** start **
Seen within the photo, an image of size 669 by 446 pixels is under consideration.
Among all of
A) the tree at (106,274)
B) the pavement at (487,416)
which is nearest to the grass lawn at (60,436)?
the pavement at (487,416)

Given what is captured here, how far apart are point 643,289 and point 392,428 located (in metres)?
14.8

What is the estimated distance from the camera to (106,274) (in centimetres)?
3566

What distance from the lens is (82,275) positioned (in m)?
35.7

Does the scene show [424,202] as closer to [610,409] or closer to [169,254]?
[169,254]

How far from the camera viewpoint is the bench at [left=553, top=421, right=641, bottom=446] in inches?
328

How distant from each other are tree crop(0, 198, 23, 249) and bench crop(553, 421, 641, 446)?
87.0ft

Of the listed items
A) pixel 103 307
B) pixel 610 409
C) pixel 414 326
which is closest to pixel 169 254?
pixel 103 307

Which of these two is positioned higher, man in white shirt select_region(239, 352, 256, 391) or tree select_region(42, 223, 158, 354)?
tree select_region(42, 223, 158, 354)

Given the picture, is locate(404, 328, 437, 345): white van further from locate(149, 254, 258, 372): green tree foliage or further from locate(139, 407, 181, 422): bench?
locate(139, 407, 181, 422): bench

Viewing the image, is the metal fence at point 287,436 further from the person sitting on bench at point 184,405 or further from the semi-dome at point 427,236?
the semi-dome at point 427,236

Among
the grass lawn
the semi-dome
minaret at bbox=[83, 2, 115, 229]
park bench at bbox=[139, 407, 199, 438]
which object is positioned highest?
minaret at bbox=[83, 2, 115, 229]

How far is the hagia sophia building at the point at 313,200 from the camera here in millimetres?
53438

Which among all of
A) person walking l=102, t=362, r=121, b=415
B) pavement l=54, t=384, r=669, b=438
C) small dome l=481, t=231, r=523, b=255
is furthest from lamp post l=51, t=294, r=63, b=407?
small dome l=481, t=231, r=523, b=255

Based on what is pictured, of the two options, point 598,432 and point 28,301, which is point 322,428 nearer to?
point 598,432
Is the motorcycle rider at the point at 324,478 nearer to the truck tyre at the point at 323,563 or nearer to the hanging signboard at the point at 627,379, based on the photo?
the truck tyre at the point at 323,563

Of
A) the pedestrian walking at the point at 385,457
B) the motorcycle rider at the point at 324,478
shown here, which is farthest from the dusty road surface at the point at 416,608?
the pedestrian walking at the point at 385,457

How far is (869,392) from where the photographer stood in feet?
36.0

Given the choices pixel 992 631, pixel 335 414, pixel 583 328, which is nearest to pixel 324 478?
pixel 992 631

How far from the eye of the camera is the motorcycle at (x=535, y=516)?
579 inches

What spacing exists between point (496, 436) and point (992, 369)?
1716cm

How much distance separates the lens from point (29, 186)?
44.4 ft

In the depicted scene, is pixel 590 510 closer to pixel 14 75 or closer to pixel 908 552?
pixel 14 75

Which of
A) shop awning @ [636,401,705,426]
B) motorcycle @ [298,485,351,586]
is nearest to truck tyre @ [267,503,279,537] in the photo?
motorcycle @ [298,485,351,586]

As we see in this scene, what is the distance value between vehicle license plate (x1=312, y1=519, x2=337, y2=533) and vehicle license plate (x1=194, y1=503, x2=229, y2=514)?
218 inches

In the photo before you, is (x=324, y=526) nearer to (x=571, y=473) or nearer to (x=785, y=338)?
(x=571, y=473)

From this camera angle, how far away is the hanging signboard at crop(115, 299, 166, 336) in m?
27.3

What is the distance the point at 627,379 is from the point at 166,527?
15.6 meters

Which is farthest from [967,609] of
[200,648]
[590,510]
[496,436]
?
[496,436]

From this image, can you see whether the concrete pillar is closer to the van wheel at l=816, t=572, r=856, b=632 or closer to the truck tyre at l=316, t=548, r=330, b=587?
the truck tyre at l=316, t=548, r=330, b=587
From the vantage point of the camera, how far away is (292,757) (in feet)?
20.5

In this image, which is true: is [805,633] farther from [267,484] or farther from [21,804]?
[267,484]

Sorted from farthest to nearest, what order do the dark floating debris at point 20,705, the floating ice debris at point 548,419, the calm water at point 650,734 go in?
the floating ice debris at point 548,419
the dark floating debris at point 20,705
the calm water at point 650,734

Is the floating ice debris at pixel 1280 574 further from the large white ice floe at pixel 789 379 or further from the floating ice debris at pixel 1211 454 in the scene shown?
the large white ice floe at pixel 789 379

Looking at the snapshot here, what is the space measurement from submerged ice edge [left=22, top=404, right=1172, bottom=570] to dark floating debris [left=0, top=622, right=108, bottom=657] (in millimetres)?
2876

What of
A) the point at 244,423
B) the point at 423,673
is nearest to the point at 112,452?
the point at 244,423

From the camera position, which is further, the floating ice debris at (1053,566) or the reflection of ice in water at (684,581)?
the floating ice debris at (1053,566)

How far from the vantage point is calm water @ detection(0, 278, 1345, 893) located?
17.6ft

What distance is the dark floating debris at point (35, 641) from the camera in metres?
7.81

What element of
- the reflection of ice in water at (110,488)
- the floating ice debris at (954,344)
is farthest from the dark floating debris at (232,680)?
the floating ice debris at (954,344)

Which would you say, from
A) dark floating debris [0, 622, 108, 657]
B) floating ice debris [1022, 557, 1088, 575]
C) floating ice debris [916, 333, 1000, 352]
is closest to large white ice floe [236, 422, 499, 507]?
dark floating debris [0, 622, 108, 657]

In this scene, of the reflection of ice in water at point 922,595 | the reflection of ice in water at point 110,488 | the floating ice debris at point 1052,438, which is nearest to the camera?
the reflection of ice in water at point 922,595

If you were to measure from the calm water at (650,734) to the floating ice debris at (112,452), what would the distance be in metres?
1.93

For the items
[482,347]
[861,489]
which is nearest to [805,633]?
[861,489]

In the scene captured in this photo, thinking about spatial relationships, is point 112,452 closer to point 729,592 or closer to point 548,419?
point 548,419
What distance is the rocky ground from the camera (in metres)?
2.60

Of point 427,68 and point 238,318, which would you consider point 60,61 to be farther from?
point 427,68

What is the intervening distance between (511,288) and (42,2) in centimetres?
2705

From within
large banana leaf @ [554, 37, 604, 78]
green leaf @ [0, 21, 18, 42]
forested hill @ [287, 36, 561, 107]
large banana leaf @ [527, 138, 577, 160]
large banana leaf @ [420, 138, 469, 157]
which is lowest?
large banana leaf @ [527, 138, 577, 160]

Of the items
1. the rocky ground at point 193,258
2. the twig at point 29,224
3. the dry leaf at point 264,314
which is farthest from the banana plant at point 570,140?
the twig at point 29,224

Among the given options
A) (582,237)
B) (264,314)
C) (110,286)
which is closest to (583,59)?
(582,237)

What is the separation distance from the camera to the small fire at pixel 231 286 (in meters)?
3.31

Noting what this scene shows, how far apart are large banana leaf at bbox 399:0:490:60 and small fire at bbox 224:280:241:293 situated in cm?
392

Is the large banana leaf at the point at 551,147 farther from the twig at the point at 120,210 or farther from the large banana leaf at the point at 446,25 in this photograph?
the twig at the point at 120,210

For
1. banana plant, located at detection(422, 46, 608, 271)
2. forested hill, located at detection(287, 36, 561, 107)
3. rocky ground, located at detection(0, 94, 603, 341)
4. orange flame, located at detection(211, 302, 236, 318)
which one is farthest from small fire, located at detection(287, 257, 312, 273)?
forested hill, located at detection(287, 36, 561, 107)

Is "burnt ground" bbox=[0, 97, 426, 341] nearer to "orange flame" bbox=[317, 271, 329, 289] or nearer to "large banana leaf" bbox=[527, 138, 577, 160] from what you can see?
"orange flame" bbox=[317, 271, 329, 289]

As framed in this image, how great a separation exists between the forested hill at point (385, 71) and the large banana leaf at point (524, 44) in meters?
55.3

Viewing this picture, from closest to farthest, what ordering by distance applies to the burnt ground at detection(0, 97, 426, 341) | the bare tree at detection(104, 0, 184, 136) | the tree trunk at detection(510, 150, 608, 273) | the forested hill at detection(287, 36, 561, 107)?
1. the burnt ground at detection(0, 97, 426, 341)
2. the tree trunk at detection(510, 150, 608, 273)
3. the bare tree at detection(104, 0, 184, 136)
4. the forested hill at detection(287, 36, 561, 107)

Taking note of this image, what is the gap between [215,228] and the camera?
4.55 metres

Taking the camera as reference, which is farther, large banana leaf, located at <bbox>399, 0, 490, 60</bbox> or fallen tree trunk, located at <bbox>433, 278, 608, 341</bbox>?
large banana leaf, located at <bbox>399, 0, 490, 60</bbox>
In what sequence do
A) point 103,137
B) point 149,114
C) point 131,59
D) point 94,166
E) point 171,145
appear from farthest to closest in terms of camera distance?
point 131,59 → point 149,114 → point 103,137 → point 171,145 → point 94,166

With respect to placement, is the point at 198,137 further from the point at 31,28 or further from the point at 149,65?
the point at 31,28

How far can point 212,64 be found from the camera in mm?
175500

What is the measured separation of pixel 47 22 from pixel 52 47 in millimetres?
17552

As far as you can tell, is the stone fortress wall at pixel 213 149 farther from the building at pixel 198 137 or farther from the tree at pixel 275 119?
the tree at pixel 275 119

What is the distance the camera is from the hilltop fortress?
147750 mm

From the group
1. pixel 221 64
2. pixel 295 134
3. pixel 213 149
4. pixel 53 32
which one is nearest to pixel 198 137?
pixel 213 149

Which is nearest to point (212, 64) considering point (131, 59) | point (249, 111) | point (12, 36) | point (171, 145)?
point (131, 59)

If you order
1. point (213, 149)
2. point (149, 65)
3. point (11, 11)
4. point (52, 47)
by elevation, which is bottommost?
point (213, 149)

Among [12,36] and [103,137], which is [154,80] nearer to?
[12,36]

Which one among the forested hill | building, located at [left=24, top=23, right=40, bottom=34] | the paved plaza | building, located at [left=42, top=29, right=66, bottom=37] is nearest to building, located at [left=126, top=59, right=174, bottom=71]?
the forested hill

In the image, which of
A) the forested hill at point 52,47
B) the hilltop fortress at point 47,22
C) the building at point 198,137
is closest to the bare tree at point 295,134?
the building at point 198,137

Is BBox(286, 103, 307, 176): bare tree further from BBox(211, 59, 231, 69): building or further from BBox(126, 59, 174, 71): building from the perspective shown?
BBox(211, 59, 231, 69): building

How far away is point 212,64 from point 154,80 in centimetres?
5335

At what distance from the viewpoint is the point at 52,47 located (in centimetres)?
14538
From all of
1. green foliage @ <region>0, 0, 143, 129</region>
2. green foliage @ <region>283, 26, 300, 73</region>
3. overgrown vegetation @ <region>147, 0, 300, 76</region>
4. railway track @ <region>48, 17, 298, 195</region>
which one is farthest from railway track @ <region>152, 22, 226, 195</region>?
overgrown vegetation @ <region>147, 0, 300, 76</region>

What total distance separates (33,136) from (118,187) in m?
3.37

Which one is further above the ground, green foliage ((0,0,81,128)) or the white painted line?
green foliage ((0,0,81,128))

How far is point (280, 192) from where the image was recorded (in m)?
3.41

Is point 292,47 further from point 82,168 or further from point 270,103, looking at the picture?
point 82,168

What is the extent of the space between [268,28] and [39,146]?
** end **
§ **Exercise brief**:
Reproduce precisely the span of lines that begins at the line containing "In the image, which of" and ends with the last line of the listing.

§ **Task answer**:
In the image, which of
A) the forested hill at point 52,47
B) the hilltop fortress at point 47,22
C) the building at point 198,137
is closest to the bare tree at point 295,134?
the building at point 198,137

Is BBox(286, 103, 307, 176): bare tree further from BBox(211, 59, 231, 69): building or further from BBox(126, 59, 174, 71): building from the perspective shown?
BBox(211, 59, 231, 69): building

How far away is point 212,64 from point 154,80 in centimetres?
5335

At what distance from the viewpoint is the point at 52,47 located (in centimetres)?
14538
From all of
1. green foliage @ <region>0, 0, 143, 129</region>
2. green foliage @ <region>283, 26, 300, 73</region>
3. overgrown vegetation @ <region>147, 0, 300, 76</region>
4. railway track @ <region>48, 17, 298, 195</region>
which one is farthest from railway track @ <region>152, 22, 226, 195</region>?
overgrown vegetation @ <region>147, 0, 300, 76</region>

What total distance separates (33,136) from (118,187) in m?
3.37

Which one is further above the ground, green foliage ((0,0,81,128)) or the white painted line?
green foliage ((0,0,81,128))

How far is point (280, 192) from where the image was recorded (in m)?
3.41

Is point 292,47 further from point 82,168 or further from point 270,103, looking at the picture?
point 82,168

What is the extent of the space between [268,28] and [39,146]?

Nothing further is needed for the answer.